§ What this exercise asks:
[1] In the passage on pension scheme deficits, retype the section that begins at "Scheme funding would" and stops after "September 2005 onwards.".
[2] According to the passage on pension scheme deficits, what valuations does the Regulator say it will not use as a trigger for regulatory action?

§ Document extract:
-*-*-

These deficits, estimated at over £100 billion on a FRS17 basis and £300-400 billion on a buyout basis, against total assets of £600-650 billion, are the Regulator's "most immediate challenge" according to the report. The Regulator points out that equity bull markets are incapable of single-handedly eliminating the deficits without a concurrent return to interest rate levels associated with high inflation, and an absence of mortality improvements.

While this observation suggests strong regulatory support for risk management or liability-driven investment by pension schemes, the Regulator denied that what it calls "prudent assumptions for valuing the assets needed to cover liabilities as they fall due" amount to a new minimum funding standard or that schemes were required to change investment strategy.

According to the Regulator's head of strategy, John Ashcroft, adoption of these assumptions was part of the "statutory reporting duty of actuaries and auditors". The Regulator has said that while it will use FRS17 or Pension Protection Fund (PPF) based funding levels as a trigger for regulatory action, it will not use buyout valuations.

Scheme funding would remain a plank of the Regulator's medium-term strategy, it said. This was due to the timescale of recovery plans, but also because the 2004 Pensions Act only required the new standard to replace the old, far more lenient Minimum Funding Requirement (MFR) as schemes completed their triennial actuarial valuations from September 2005 onwards.

In practice, most larger DB schemes have moved to some form of annual actuarial valuation, prompted by FRS17/IAS19 accounting rules and the annual calculation of the PPF's risk-based levy. Yet these changes may have left smaller schemes lagging behind, a governance shortfall which appears to have alarmed the Regulator.

-*-*-

§ Recorded information:
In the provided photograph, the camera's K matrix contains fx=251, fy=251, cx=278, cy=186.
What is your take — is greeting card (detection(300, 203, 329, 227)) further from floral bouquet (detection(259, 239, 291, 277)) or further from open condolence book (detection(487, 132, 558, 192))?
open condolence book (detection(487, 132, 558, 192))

-*-*-

§ Set of answers:
[1]
Scheme funding would remain a plank of the Regulator's medium-term strategy, it said. This was due to the timescale of recovery plans, but also because the 2004 Pensions Act only required the new standard to replace the old, far more lenient Minimum Funding Requirement (MFR) as schemes completed their triennial actuarial valuations from September 2005 onwards.

[2] Buyout valuations.